PSA can be thought of as a kind of computational QbD tool that allows for conducting factorial experiments in silico to elucidate the contributions of formulation attributes to the delivery of an API when an appropriately validated model is available. Parameter sensitivity can be evaluated in some cases quantitatively (Kdisp,w and jdisp), in other cases qualitatively (Deff), via the equations for mass exchange between formulation and skin towards decision making pertaining to formulation development and selection.

It is important to note several assumptions that were made during model development and other relevant limitations of the model. Firstly, although the dOFM data that were used for model validation were collected following drug product application on the non-lesional skin of psoriatic patients, model predictions were generated in skin of healthy virtual subjects with no skin disease present. This choice was made due to an absence of consensus in the literature; there are conflicting data on whether properties of non-lesional psoriatic skin physiology such as trans-epidermal water loss, SC hydration, and erythema index are significantly different than healthy skin [47,48,49]. As the physiological properties of psoriatic lesions become better understood and incorporated into the computational model, the model may be extendable to simulation of permeation through lesional psoriatic skin. CP may provide a valuable case study to assess the critical properties of lesional psoriatic skin leading to changes in skin permeation.

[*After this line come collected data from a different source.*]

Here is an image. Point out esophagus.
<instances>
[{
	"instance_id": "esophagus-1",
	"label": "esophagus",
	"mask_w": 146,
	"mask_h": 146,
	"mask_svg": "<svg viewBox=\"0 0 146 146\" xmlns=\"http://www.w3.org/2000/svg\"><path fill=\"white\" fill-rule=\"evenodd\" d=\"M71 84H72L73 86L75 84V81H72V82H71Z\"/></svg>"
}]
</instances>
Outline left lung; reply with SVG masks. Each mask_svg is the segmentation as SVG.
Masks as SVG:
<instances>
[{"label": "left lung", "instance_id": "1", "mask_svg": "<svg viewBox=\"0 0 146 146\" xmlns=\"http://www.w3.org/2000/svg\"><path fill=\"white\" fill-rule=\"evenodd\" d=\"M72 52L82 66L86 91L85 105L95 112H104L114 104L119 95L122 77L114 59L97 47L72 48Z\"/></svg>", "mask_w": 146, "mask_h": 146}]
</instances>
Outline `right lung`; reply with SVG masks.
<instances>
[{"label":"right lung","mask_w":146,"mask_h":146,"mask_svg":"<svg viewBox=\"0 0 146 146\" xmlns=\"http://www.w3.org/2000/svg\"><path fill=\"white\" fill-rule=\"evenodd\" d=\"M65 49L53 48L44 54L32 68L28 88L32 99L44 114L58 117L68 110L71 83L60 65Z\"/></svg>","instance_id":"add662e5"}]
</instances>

Secondly, in the developed model dynamic drug product evaporation was not simulated, due to limitations in the current implementation of the model, and CP solubility remained unchanged post application. To investigate the effects of evaporative water loss, a set of simulations was conducted at sequentially reduced formulation water content, with API solubility and diffusivity in the continuous phase updated accordingly. From these calculations, we conclude that the dynamic treatment of formulation evolution requires an expanded computational model to include updating API solubility and diffusivity in the phases of a formulation as (i) water and perhaps other solvents (e.g., ethanol, PG) evaporate or permeate the skin; (ii) concentrations of polymers, if present, rise; and in emulsion-based formulations (iii), dispersed phase volume fraction rises or (iv) phase structure changes. In the absence of experimentally measured API solubility as a function of solvent composition, predictive thermodynamics methods are available [50,51,52]. Concomitantly, the model can be extended to track the skin permeation of additional molecular species (e.g., surfactants, co-surfactants) to encompass the possibility of API enhancement permeation.

Conclusions

In summary, the present work involves a skin absorption model validated against dOFM data. The dermal PBPK model described well CP permeation through non-lesional skin of psoriatic patients. This PBPK modeling approach appears to be a promising approach in studying the sensitivity of drug absorption and disposition in the skin to changes in the thermodynamic and transport properties of topical formulations, particularly in relation to rate-limiting steps in API skin permeation. The sensitivity of API skin permeation to formulation attributes can be assessed for single parameters, and the combined effects of multiple parameters can be quantified through coupled PSA, while bearing in mind the physical co-dependencies among parameters. This approach may inform the design of both new and generic formulations applied on the skin.